Horticulture Research 11,
Article number: uhae059 (2024)
doi: https://doi.org/10.1093/hr/uhae059
Views: 1407

Received: 25 Aug 2023
Accepted: 19 Feb 2024
Published online: 28 Feb 2024

Abstract

In Chinese cabbage, rosette leaves expose their adaxial side to the light converting light energy into chemical energy, acting as a source for the growth of the leafy head. In the leafy head, the outer heading leaves expose their abaxial side to the light while the inner leaves are shielded from the light and have become a sink organ of the growing Chinese cabbage plant. Interestingly, variation in several ad/abaxial polarity genes is associated with the typical leafy head morphotype. The initiation of leaf primordia and the establishment of leaf ad/abaxial polarity are essential steps in the initiation of marginal meristem activity leading to leaf formation. Understanding the molecular genetic mechanisms of leaf primordia formation, polar differentiation, and leaf expansion is thus relevant to understand leafy head formation.

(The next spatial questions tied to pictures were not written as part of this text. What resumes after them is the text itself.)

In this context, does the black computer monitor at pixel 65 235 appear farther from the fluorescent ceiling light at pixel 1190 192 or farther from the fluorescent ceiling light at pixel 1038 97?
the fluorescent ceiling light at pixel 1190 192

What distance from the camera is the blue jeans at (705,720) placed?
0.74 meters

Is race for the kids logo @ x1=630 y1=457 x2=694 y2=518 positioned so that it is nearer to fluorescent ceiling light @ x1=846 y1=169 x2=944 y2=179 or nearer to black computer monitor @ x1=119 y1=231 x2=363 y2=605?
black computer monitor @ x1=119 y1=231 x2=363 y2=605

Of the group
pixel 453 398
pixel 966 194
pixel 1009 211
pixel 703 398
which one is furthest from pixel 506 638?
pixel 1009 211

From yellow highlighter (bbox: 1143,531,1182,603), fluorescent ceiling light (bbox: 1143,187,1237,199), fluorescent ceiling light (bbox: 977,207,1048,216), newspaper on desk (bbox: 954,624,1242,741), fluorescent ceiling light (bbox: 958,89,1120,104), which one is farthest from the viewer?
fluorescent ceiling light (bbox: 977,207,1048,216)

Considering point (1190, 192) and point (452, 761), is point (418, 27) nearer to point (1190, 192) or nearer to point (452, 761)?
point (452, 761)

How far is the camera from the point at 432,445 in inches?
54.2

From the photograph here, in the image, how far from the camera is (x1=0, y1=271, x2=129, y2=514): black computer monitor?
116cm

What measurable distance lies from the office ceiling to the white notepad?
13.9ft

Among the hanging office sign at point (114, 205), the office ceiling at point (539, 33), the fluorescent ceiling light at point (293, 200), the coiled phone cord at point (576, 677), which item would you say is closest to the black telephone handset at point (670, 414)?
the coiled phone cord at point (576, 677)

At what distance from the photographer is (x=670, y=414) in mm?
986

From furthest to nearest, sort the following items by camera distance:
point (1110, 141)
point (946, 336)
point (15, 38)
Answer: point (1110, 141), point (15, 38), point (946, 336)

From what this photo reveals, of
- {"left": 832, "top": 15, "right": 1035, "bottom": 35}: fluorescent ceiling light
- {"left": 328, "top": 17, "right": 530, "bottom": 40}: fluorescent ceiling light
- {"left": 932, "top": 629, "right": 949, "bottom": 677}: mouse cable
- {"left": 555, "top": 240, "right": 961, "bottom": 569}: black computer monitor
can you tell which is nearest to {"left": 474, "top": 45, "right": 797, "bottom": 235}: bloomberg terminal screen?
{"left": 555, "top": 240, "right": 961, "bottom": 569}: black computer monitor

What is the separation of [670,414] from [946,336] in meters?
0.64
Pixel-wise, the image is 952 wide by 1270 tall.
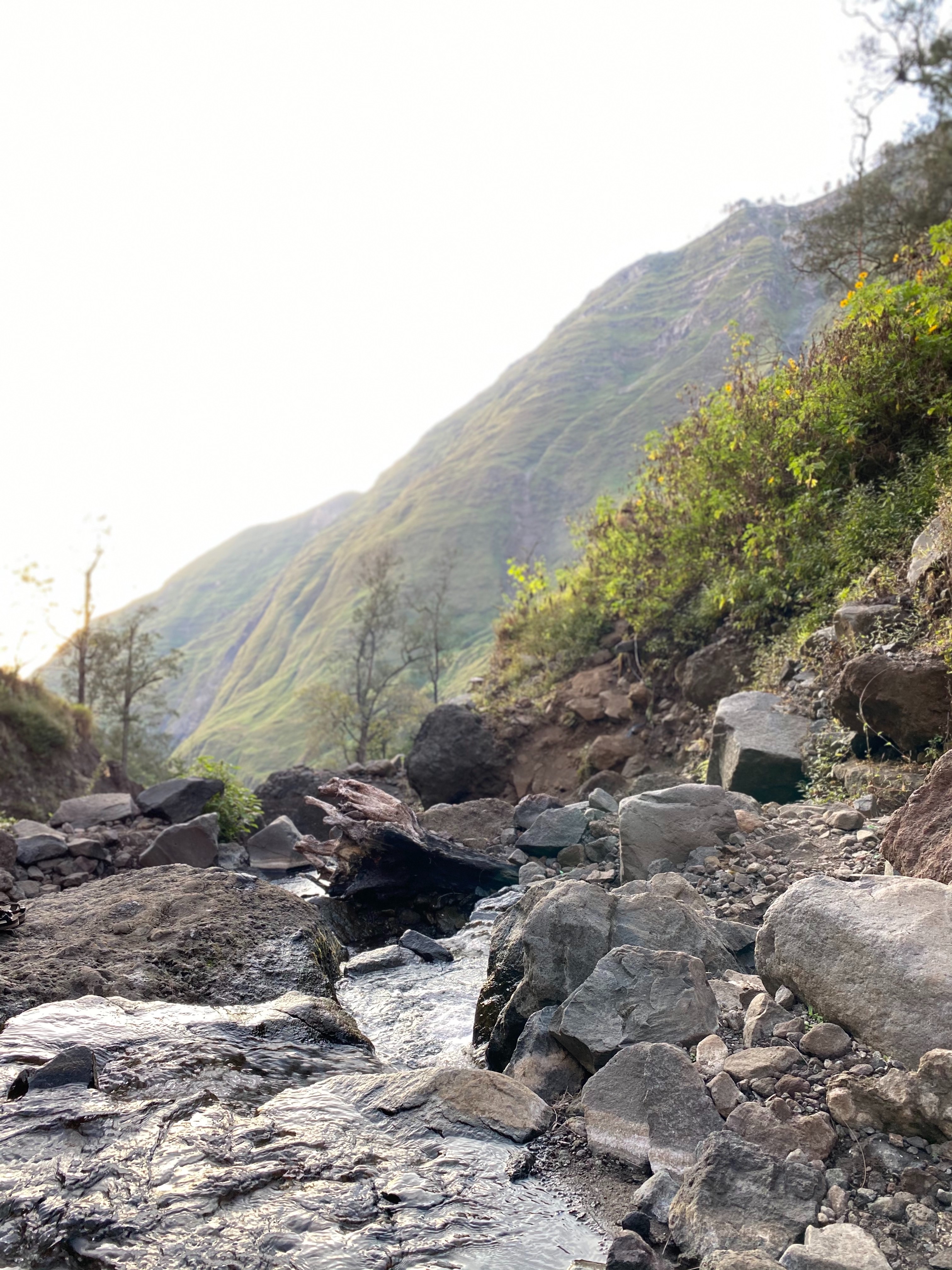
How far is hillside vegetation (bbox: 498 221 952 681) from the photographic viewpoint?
987 cm

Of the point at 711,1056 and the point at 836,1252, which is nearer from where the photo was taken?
the point at 836,1252

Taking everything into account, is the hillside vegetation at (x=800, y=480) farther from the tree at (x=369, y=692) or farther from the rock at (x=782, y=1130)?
the tree at (x=369, y=692)

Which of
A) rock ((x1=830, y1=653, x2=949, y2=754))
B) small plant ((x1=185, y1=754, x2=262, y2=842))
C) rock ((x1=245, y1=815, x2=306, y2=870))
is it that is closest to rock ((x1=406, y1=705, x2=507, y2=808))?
rock ((x1=245, y1=815, x2=306, y2=870))

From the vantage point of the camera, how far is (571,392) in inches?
7116

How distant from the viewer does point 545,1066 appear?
4.69 metres

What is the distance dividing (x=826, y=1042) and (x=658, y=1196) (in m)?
1.12

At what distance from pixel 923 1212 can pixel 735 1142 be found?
0.71m

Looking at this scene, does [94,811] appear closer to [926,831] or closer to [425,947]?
[425,947]

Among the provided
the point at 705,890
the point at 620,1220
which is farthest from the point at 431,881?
the point at 620,1220

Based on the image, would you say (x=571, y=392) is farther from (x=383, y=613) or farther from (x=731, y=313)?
(x=383, y=613)

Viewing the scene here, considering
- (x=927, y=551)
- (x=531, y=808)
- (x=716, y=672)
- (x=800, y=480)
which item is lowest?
(x=531, y=808)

As Brassica's are mesa-hexaploids, many genes have multiple paralogues, complicating analysis of the genetic regulation of leaf development. In this study, we used laser dissection of Chinese cabbage leaf primordia and the shoot apical meristem (SAM) to compare gene expression profiles between both adaxial and abaxial sides and the SAM aiming to capture transcriptome changes underlying leaf primordia development. We highlight genes with roles in hormone pathways and transcription factors. We also assessed gene expression gradients along expanded leaf blades from the same plants to analyze regulatory links between SAM, leaf primordia and the expanding rosette leaf. The catalogue of differentially expressed genes provides insights in gene expression patterns involved in leaf development and form a starting point to unravel leafy head formation.